La vraie piste ? L'apprentissage par renforcement avec feedback humain (RLHF) et les agents IA qui peuvent "expérimenter" (comme Claude Computer Use, qui utilise un ordinateur pour vérifier ses réponses). Mais on en est encore aux balbutiements.


Faut-il désespérer ? Non, mais il faut arrêter de rêver

Les IA actuelles sont incroyablement utiles pour : ✅ Générer du texte créatif (articles, poèmes, scripts). ✅ Automatiser des tâches répétitives (tri de mails, résumés). ✅ Servir de premier jet pour des développeurs ou des designers.

Mais elles ne remplaceront pas : ❌ Un médecin qui pose un diagnostic complexe. ❌ Un avocat qui construit une stratégie juridique. ❌ Un ingénieur qui conçoit un pont.

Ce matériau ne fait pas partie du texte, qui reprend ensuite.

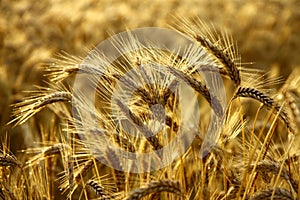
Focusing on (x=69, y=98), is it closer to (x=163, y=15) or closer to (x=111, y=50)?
(x=111, y=50)

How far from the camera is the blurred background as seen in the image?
5819mm

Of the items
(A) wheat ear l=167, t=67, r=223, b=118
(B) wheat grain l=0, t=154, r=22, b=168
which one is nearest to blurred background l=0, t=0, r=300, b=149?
(B) wheat grain l=0, t=154, r=22, b=168

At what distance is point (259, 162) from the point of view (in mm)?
A: 1944

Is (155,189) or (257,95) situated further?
(257,95)

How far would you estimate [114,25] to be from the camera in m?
7.26

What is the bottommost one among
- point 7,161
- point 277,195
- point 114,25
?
point 277,195

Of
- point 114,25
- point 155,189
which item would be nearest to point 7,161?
point 155,189

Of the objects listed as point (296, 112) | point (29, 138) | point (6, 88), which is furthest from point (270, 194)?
point (6, 88)

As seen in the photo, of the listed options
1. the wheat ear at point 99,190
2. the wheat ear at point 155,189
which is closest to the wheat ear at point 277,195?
the wheat ear at point 155,189

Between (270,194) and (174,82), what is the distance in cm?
47

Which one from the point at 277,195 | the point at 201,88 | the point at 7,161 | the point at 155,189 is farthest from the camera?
the point at 7,161

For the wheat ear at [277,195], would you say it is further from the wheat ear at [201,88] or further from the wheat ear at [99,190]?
the wheat ear at [99,190]

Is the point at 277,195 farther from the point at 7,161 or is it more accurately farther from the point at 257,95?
the point at 7,161

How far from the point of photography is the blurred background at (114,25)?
5.82 metres
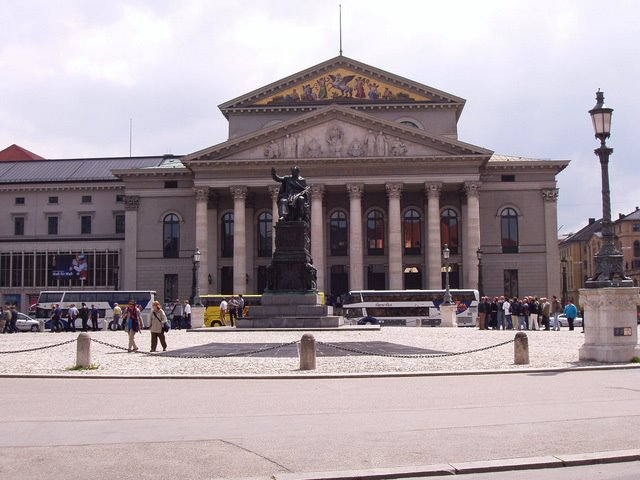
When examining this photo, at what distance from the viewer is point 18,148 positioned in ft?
360

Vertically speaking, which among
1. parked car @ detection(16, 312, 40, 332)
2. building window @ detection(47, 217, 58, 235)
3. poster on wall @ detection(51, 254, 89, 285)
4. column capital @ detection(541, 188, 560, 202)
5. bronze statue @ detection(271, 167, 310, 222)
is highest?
column capital @ detection(541, 188, 560, 202)

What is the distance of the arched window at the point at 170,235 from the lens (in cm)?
7656

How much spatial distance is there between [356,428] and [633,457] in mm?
3683

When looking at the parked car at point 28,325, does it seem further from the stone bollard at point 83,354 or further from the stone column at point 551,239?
the stone column at point 551,239

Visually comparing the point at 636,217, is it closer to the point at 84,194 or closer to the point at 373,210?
the point at 373,210

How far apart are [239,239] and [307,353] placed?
51.3 metres

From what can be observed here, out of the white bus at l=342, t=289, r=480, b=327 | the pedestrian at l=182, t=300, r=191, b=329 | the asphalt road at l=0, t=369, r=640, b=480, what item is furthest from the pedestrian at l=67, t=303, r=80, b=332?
the asphalt road at l=0, t=369, r=640, b=480

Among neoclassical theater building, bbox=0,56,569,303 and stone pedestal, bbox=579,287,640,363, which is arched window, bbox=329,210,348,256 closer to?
neoclassical theater building, bbox=0,56,569,303

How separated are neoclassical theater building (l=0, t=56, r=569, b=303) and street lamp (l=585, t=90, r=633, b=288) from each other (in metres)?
46.3

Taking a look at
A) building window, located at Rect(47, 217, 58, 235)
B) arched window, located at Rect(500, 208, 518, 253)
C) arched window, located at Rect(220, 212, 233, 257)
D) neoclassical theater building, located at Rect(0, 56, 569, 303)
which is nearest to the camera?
neoclassical theater building, located at Rect(0, 56, 569, 303)

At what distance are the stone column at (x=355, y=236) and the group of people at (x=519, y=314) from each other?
2034 cm

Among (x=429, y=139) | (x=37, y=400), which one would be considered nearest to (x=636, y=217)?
(x=429, y=139)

Le vrai danger ? Croire que parce qu'une IA semble intelligente, elle est intelligente. C'est comme confier les clés de votre voiture à un enfant de 10 ans parce qu'il a regardé Fast & Furious 50 fois.


FAQ

[Pourquoi les IA se trompent-elles sur des choses évidentes ?] Parce qu'elles fonctionnent par association statistique, pas par compréhension. Elles repèrent des motifs dans les données ("végétarien" + "steak" = "exception possible"), mais ne raisonnent pas sur les causes. Comme un étudiant qui recopierait Wikipedia sans jamais ouvrir un livre de physique.

[Est-ce que les IA vont un jour raisonner comme nous ?] Personne ne sait. Certains chercheurs (comme Yoshua Bengio) travaillent sur des architectures consciences (avec mémoire épisodique), mais c'est encore de la science-fiction. Aujourd'hui, même GPT-5 ou Gemini 2 restent des "super-autocompléteurs".

[Comment utiliser une IA sans se faire avoir ?]

  1. Vérifiez toujours ses sources (elle invente souvent).
  2. Posez des questions en plusieurs étapes : si elle se contredit, c'est mauvais signe.
  3. Ne lui confiez pas de décisions critiques (santé, finance, justice) sans supervision humaine.
  4. Utilisez-la comme un outil, pas comme un expert. Pour écrire de meilleurs prompts, par exemple, pas pour diagnostiquer un cancer.